Take his latest column, about the Democratic County Central Commitee. Now, any Chron columnist (or anyone else) has the right to endorse and advocate for any candidates he or she wants. And Nevius is absolutely right to point out that the DCCC race is crucial, that control of the committee will have a significant impact on the fall supervisorial elections.
Here's what made me want to scream:
"So, if you're happy with the far-left agenda, check out the Bay Guardian. (Progs with name recognition like Peskin, David Campos, David Chiu, and John Avalos are probably shoo-ins. Daly is not running.) For those who'd like to see a swing to families, kids, and civility on the streets, here are some suggestions."
A swing to families and kids? You must be kidding.

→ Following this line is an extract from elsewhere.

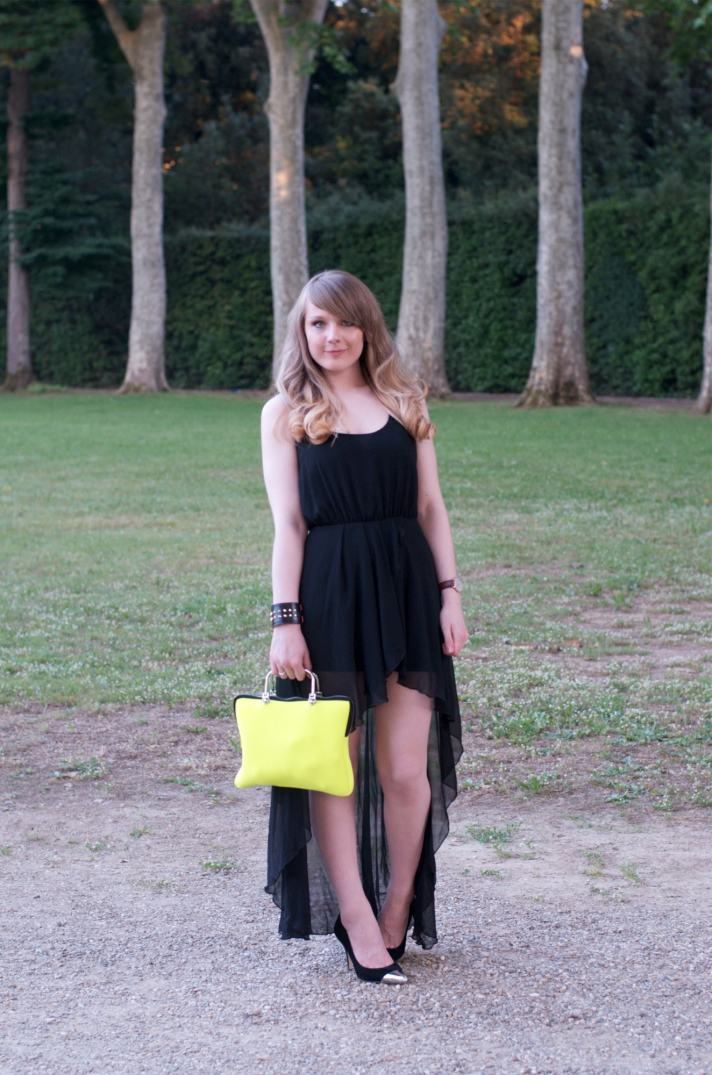 black-hi-low-dress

The single greatest issue facing families and children in this city is the cost of housing. That's why Coleman Advocates for Children and Youth, which almost everyone agrees is the premier family-advocate group in the city, has made affordable housing a huge priority.

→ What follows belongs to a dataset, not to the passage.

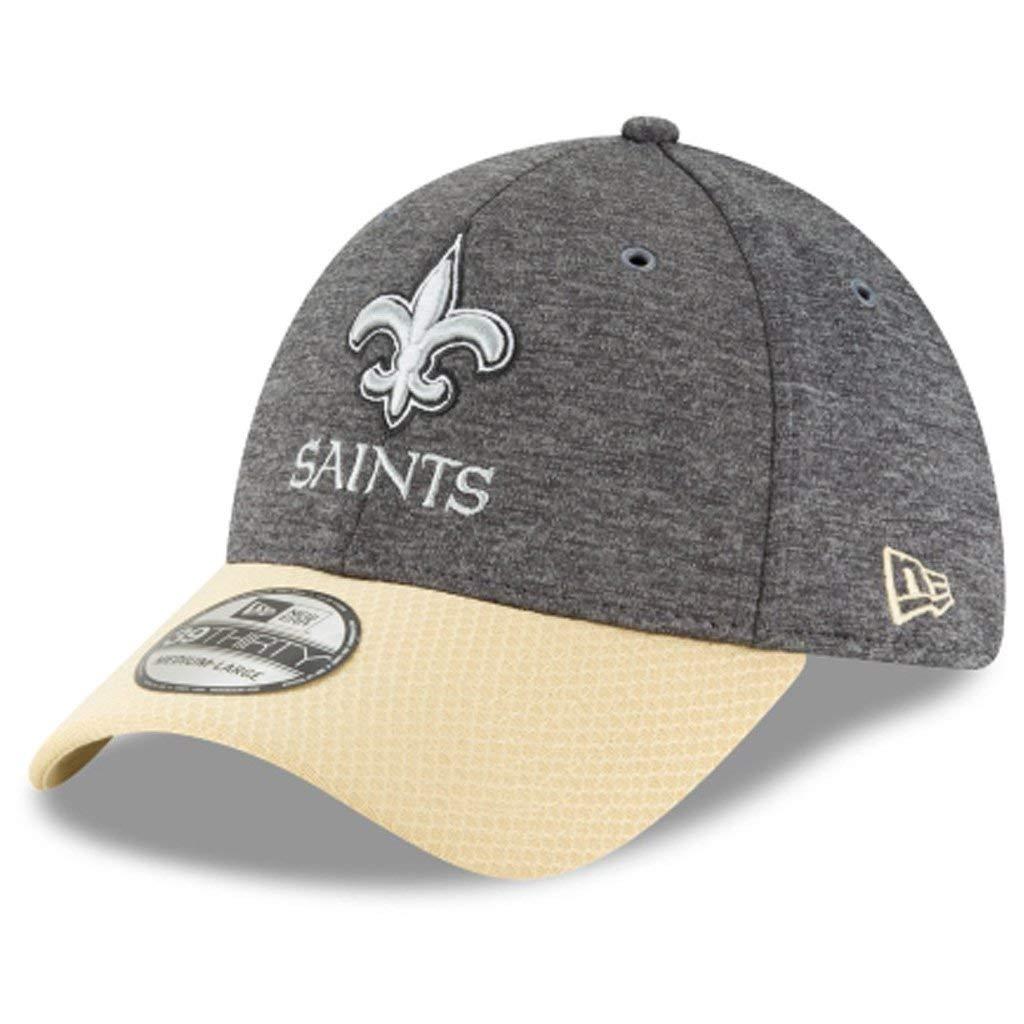 Sideline Graphite New Orleans Saints New Era 39Thirty Cap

Some of what a recent Coleman report says:
"Two-thirds of all children in the city do not have a secure future in San Francisco
More families in San Francisco are low-income (43%) than middle-income (23%), and face economic hardship even when working full-time jobs.
Extreme racial disparities in family income and access to opportunity mean that the majority of children who do not have a secure future in SF are children of color, and the majority of children who do have a secure future are white."

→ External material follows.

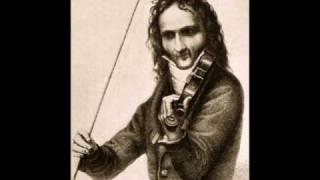Niccolo Paganini Caprice No. 1 and 2 thumbnail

Coleman's recommendations: Build and preserve affordable housing for families -- not market-rate condos, not condo conversions, but below-market-rate housing.
From the report:
"1. Prioritize the needs of 45,000 children growing up in 20,000 extremely-poor and low-wage working families. trategies must combine investing in a stronger social safety-net for families now, and investing in anti-poverty strategies that will prepare today’s poor children to become economically secure San Franciscans of the future. The city’s housing and educational policies must focus on the children and families with the greatest need, and not get sidetracked by the demands of middle-income or upper-income families whose needs are legitimate but not as urgent.
2. Invest in affordable homeownership programs for middle-income families, but focus the vast majority of limited housing resources on building permanently affordable family rental housing."
That is exactly what the progressives -- the "far left" folks that Nevius decries -- have been talking about all these years. The candidates Nevius endorses are of the political camp that advocates more market-rate housing, more condo conversions, fewer tenant protections -- more of the kind of things that drive lower-income families out of the city.
The next priority is education. Families that don't have a lot of money have no option other than the public schools, and a lot of us who might be able to afford private schools still think public education is the way to go. What the schools need in San Francisco is pretty simple: They need more money. The "moderates: Nevius endorses -- who actually count as fiscal conservatives, by San Francisco standards -- are generally against raising taxes, as is our mayor. The San Francisco city government doesn't oversee the schools, and most of the education money in California comes from the state -- but San Francisco's Rainy Day Fund, and the willingness of the supervisors to put money into the local schools, has saved hundreds of teacher layoffs and helped the quality of the local public schools.
Where did that idea come from? Progressive leader Tom Ammiano.
I'm a San Francisco parent with two kids, and I have a lot of friends who are San Francisco families, and none of us see the Nevius agenda as family-friendly. That's why we're supporting the progressives.